Jangan salah menafsirkan pernyataan sebelumnya untuk menyarankan bahwa kita harus menghindari upaya untuk membangun dan menerapkan AI yang tepercaya secara menyeluruh. Anda akan dengan cepat membuang bayi dengan air mandi, seolah-olah. Interpretasi yang tepat adalah bahwa kita perlu melakukan aktivitas kepercayaan tersebut untuk memasukkan AI ke dalam pertimbangan yang dapat dipercaya, namun itu saja bukanlah obat untuk semua atau peluru perak.

Jalur Multi-Cabang Menuju AI yang Tepercaya

Ada cara multi-cabang tambahan yang penting untuk berjuang menuju AI yang dapat dipercaya.

Misalnya, seperti yang telah saya bahas sebelumnya di kolom saya, segudang undang-undang dan peraturan yang baru muncul tentang AI bertujuan untuk mendorong pembuat AI untuk merancang AI yang dapat dipercaya, lihat tautannya di sini dan tautannya di sini.

Pagar hukum ini sangat penting sebagai sarana menyeluruh untuk memastikan bahwa mereka yang merancang AI bertanggung jawab penuh atas AI mereka. Tanpa potensi pemulihan hukum dan hukuman yang sah, mereka yang mendorong AI ke pasar kemungkinan akan terus melakukannya dengan sedikit jika ada perhatian serius untuk mencapai AI yang dapat dipercaya. Saya mungkin secara khusus menambahkan, bahwa jika undang-undang dan peraturan tersebut dirancang dengan buruk atau diterapkan secara tidak memadai, mereka sayangnya dapat melemahkan pengejaran AI yang dapat dipercaya, mungkin ironisnya dan anehnya mendorong AI yang tidak dapat dipercaya daripada AI yang dapat dipercaya (lihat diskusi kolom saya untuk penjelasan lebih lanjut).

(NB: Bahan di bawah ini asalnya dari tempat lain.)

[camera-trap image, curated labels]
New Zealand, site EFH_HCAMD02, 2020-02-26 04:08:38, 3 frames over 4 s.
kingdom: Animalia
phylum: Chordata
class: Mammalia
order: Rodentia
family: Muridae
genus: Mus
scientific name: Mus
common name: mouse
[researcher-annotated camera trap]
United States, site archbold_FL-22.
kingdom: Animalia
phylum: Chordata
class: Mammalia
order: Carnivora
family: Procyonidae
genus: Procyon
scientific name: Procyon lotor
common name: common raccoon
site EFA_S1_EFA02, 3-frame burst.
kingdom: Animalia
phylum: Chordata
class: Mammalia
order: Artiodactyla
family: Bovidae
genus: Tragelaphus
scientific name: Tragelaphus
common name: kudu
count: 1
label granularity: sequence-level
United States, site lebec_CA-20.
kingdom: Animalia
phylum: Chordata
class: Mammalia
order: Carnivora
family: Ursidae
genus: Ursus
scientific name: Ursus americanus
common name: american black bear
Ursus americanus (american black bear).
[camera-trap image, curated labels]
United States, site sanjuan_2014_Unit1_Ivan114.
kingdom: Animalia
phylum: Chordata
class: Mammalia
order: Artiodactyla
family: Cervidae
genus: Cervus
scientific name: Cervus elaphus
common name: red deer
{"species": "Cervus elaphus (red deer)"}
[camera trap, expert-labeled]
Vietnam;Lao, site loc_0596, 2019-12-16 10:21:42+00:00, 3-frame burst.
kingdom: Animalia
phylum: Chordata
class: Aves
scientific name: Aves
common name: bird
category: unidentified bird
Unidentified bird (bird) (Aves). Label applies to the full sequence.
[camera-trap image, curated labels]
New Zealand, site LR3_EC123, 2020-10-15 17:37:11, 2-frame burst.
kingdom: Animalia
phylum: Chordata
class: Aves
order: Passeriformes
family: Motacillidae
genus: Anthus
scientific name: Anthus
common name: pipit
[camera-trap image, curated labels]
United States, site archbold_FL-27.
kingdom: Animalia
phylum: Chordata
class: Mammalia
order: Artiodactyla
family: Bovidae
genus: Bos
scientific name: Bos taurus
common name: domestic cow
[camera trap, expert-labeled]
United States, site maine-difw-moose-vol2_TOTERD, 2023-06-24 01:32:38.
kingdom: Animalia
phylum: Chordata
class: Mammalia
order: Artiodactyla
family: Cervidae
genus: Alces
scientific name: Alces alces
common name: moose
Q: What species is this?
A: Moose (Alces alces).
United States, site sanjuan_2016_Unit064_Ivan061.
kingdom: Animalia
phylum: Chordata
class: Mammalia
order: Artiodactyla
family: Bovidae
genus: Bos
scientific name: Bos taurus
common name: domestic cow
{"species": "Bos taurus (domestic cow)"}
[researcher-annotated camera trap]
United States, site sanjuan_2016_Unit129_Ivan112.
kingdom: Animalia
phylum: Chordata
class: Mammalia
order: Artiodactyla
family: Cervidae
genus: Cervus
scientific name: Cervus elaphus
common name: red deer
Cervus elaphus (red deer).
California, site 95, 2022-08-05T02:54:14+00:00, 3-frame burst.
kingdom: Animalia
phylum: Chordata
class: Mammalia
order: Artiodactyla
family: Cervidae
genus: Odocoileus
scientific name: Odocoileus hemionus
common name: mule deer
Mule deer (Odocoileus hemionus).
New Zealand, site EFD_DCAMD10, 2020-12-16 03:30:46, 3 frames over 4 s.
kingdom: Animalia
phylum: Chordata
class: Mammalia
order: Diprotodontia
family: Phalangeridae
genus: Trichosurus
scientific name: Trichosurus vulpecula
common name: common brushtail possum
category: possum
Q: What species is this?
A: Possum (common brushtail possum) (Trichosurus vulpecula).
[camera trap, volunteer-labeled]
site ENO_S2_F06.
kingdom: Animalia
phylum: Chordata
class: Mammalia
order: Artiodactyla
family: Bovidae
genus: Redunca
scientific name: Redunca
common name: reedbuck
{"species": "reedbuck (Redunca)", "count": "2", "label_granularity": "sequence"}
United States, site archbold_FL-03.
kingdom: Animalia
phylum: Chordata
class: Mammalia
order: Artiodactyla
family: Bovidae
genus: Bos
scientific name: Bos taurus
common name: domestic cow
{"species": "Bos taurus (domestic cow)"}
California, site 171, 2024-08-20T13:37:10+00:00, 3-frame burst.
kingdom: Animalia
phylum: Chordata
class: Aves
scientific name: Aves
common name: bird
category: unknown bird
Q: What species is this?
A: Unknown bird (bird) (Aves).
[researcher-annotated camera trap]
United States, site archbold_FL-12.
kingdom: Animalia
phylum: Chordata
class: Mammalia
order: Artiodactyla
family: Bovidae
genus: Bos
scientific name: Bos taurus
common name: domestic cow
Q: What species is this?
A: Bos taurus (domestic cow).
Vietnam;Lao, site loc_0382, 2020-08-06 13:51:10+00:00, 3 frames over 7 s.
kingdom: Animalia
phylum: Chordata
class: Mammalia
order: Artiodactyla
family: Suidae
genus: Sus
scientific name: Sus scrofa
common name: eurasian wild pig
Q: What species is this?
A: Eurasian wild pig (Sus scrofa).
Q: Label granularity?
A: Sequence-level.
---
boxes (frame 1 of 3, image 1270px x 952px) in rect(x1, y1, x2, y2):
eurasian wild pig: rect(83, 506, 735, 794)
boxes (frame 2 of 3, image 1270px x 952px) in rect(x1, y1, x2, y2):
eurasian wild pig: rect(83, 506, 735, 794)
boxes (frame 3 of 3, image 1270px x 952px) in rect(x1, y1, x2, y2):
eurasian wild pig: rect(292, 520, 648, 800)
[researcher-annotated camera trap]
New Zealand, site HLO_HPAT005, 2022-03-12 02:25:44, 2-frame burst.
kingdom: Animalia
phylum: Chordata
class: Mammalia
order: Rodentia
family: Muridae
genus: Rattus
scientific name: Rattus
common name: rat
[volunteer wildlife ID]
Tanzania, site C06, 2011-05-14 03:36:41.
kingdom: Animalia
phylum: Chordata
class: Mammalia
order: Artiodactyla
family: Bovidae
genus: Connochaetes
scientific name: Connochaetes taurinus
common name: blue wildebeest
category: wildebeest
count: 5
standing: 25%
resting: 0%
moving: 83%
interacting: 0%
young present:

Saya juga telah menjadi pendukung setia untuk apa yang saya sebut sebagai Bot malaikat penjaga AI (lihat liputan saya di tautannya di sini). Ini adalah metode atau pendekatan yang akan datang untuk mencoba melawan api dengan api, yaitu menggunakan AI untuk membantu kita dalam menghadapi AI lain yang mungkin atau mungkin tidak dapat dipercaya.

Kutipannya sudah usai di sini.